**INSTRUCTIONS TO FOLLOW:** Transcribe only the part of the listing below that begins at the line containing "As viewed in" and runs to its final line, keeping both ends.

**SUPPLIED DATA:**
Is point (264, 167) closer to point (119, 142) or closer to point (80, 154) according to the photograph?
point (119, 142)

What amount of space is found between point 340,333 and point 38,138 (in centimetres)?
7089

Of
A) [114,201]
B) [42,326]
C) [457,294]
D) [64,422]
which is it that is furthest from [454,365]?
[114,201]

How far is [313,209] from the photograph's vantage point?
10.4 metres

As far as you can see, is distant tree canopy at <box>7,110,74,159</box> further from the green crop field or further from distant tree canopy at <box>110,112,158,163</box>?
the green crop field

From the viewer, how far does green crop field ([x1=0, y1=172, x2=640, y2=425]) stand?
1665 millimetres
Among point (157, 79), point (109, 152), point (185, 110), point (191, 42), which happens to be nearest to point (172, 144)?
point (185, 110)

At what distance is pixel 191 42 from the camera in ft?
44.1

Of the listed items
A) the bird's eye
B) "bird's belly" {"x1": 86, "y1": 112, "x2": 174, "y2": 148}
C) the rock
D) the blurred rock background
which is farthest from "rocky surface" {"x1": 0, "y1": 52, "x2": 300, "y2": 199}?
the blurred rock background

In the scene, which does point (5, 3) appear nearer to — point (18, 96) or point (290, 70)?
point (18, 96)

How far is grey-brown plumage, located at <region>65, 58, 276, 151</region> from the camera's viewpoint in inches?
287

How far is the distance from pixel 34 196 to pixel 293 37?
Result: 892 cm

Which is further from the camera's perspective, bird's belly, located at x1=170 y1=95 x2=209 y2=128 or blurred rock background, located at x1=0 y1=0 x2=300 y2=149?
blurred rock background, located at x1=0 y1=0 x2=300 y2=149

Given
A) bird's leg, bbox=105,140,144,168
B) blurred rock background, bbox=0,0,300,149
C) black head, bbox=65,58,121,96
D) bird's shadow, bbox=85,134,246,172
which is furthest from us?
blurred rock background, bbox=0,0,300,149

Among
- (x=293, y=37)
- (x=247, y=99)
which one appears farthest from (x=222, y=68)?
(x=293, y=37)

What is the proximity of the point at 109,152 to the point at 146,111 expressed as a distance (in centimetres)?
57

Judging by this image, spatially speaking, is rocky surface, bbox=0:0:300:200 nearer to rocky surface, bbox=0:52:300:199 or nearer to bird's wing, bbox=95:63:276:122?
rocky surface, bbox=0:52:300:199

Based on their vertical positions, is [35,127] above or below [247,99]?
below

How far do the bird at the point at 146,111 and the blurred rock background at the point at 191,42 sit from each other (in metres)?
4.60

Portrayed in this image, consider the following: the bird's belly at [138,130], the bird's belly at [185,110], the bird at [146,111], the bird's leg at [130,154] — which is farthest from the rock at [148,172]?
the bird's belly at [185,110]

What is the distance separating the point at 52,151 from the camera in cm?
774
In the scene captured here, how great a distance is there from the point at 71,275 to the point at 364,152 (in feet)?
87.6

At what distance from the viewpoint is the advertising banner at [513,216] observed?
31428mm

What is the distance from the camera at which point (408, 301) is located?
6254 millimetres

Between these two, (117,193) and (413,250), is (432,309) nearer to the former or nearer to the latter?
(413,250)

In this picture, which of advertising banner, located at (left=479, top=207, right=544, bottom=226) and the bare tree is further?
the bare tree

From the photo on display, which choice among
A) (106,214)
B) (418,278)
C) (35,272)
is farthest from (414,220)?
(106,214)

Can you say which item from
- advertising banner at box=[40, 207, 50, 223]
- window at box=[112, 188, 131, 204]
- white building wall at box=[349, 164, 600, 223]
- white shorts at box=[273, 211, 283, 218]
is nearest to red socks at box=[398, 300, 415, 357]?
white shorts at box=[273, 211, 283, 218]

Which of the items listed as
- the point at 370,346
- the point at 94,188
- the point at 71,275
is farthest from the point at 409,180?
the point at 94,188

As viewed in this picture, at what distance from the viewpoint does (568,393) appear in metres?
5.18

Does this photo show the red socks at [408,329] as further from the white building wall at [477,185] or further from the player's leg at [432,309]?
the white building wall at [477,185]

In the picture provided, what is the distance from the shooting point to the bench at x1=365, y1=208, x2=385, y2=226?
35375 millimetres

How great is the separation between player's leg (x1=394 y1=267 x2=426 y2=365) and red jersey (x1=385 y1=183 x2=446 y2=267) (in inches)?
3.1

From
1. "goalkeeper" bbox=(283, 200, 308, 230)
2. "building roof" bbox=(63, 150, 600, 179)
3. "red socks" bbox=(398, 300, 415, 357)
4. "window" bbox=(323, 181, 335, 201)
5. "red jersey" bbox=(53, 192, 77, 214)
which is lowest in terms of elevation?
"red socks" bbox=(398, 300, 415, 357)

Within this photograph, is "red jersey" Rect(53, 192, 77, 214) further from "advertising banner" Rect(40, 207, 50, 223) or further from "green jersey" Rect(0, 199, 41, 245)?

**ANSWER TO THIS TASK:**
As viewed in this picture, at what distance from the viewpoint does (568,393) appear in metres?
5.18

Does this photo show the red socks at [408,329] as further from the white building wall at [477,185] or further from the player's leg at [432,309]?
the white building wall at [477,185]

In the picture provided, what is the distance from the shooting point to the bench at x1=365, y1=208, x2=385, y2=226?
35375 millimetres

How great is the separation between player's leg (x1=394 y1=267 x2=426 y2=365) and red jersey (x1=385 y1=183 x2=446 y2=267) (in inches)?
3.1

From
1. "goalkeeper" bbox=(283, 200, 308, 230)
2. "building roof" bbox=(63, 150, 600, 179)
3. "red socks" bbox=(398, 300, 415, 357)
4. "window" bbox=(323, 181, 335, 201)
5. "red jersey" bbox=(53, 192, 77, 214)
which is lowest in terms of elevation?
"red socks" bbox=(398, 300, 415, 357)

Within this photograph, is "red jersey" Rect(53, 192, 77, 214) further from "advertising banner" Rect(40, 207, 50, 223) or further from "green jersey" Rect(0, 199, 41, 245)?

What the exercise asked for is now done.